***** PASSAGE

Drug treatment bodies 'the Cinderella of health service'

Head of Cork organisation calls for accessible and properly funded treatment and recovery programmes
Drug treatment bodies 'the Cinderella of health service'

Colette Kelleher, chief executive of the Tabor Group: 'We are all on a wing and a prayer.'

Drug treatment organisations must be funded like any other part of the health service, says the head of a drug treatment service in Cork.

Colette Kelleher, chief executive of the Tabor Group, said drug treatment services are “the Cinderella of the healthcare service”.

The Tabor Group has lodged a submission with the Citizens’ Assembly on Drug Use and has given a copy to Hildegarde Naughton, the minister with responsibility for the national drugs strategy.

The document calls for a compassionate, health-led response to drug use, delivered by collaborating systems and agencies.

It also wants “accessible and properly funded treatment and recovery programmes” and for the user and their families to be at the centre of all strategies and responses to drugs use in Ireland”.

“The Government now has an opportunity to put a health-led, caring approach in place, recognising those struggling with addiction as individuals deserving of support, and not criminalisation,” said Ms Kelleher.

She added that Tabor Group’s view is that pursuing a criminal route for possession of drugs for personal use is “not only a waste of time, but it is counter-productive”.

**********

**EXERCISE DESCRIPTION:** Reproduce the article on drug treatment funding in full, word for word.

***** EXCERPTED DATA

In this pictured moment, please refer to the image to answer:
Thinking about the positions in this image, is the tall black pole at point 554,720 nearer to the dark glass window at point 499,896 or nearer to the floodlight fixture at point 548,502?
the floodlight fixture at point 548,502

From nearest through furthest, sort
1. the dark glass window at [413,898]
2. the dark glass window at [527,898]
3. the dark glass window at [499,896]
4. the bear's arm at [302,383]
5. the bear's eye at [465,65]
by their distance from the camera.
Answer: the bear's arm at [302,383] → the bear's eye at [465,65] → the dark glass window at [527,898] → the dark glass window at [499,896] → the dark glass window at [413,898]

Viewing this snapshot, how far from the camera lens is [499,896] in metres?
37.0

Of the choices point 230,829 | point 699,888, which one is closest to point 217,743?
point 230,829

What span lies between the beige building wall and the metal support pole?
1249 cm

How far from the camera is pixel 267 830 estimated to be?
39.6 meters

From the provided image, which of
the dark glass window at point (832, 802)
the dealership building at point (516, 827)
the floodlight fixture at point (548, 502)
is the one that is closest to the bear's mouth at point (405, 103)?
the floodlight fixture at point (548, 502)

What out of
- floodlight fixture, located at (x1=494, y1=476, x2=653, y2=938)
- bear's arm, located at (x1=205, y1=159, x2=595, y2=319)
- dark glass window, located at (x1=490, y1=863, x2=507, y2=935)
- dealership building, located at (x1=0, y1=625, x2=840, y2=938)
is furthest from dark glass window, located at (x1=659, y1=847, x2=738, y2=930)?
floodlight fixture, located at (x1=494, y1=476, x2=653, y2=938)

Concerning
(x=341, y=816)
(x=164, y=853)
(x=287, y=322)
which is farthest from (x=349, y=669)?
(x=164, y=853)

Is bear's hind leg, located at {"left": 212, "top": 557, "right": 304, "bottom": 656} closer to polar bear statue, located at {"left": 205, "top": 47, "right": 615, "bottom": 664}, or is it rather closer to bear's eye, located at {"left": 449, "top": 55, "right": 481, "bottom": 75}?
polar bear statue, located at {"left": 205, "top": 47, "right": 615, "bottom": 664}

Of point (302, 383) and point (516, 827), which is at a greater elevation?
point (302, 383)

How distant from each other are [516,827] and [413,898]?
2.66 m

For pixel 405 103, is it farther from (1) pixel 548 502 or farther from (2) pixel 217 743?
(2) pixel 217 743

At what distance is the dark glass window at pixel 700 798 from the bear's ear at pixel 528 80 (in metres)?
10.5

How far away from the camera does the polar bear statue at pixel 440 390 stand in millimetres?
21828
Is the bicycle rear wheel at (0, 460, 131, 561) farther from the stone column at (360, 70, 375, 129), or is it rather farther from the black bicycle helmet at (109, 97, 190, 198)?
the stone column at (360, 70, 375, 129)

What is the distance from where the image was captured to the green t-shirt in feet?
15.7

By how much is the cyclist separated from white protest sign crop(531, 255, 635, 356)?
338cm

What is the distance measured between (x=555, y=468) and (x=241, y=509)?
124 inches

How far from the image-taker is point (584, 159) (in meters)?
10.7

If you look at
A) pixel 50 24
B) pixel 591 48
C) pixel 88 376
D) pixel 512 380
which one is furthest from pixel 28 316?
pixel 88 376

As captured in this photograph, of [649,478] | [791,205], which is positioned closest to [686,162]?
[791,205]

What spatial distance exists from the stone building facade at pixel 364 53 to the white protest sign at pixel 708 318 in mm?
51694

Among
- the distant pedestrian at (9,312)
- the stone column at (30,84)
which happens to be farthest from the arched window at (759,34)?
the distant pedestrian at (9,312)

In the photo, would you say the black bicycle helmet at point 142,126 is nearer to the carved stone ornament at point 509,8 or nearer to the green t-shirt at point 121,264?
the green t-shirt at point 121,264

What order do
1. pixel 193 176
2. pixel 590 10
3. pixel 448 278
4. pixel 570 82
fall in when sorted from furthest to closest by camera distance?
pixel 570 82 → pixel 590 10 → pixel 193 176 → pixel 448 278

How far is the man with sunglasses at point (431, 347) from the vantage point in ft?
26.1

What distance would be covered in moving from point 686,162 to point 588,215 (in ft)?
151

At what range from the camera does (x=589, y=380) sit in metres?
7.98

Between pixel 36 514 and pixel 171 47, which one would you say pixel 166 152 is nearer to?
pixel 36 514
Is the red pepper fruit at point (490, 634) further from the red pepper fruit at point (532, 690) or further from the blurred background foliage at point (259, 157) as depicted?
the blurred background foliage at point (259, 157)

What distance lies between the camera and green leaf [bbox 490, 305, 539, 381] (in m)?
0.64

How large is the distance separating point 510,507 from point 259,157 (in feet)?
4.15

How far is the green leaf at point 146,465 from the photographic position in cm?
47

**********

**ANSWER SECTION:**
Drug treatment bodies 'the Cinderella of health service'

Head of Cork organisation calls for accessible and properly funded treatment and recovery programmes
Drug treatment bodies 'the Cinderella of health service'

Colette Kelleher, chief executive of the Tabor Group: 'We are all on a wing and a prayer.'

Drug treatment organisations must be funded like any other part of the health service, says the head of a drug treatment service in Cork.

Colette Kelleher, chief executive of the Tabor Group, said drug treatment services are “the Cinderella of the healthcare service”.

The Tabor Group has lodged a submission with the Citizens’ Assembly on Drug Use and has given a copy to Hildegarde Naughton, the minister with responsibility for the national drugs strategy.

The document calls for a compassionate, health-led response to drug use, delivered by collaborating systems and agencies.

It also wants “accessible and properly funded treatment and recovery programmes” and for the user and their families to be at the centre of all strategies and responses to drugs use in Ireland”.

“The Government now has an opportunity to put a health-led, caring approach in place, recognising those struggling with addiction as individuals deserving of support, and not criminalisation,” said Ms Kelleher.

She added that Tabor Group’s view is that pursuing a criminal route for possession of drugs for personal use is “not only a waste of time, but it is counter-productive”.